Riporta le voci seguenti in un CSV a due colonne, "testo" e "risposta", con una riga per ogni testo e la relativa risposta, ciascuno in un unico campo tra virgolette e con gli a capo sostituiti da spazi. Includi tutte le voci ed escludi le immagini.

------------------------------------------------------------------------

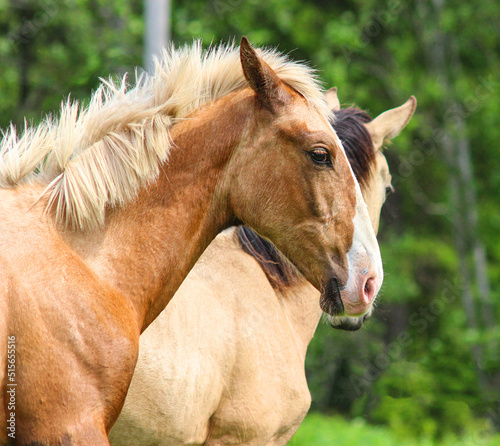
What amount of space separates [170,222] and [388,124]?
235 centimetres

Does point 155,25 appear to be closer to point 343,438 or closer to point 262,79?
point 262,79

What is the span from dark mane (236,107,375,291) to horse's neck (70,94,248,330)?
1.12 meters

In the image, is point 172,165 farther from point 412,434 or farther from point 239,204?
point 412,434

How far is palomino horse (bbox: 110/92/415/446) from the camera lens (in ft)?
9.95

------------------------------------------------------------------------

Soluzione:
testo,risposta
"What amount of space separates [170,222] and [388,124]?","235 centimetres"
"Does point 155,25 appear to be closer to point 343,438 or closer to point 262,79?","point 262,79"
"What is the span from dark mane (236,107,375,291) to horse's neck (70,94,248,330)?","1.12 meters"
"In the image, is point 172,165 farther from point 412,434 or farther from point 239,204?","point 412,434"
"How far is palomino horse (bbox: 110/92/415/446) from the camera lens (in ft)?","9.95"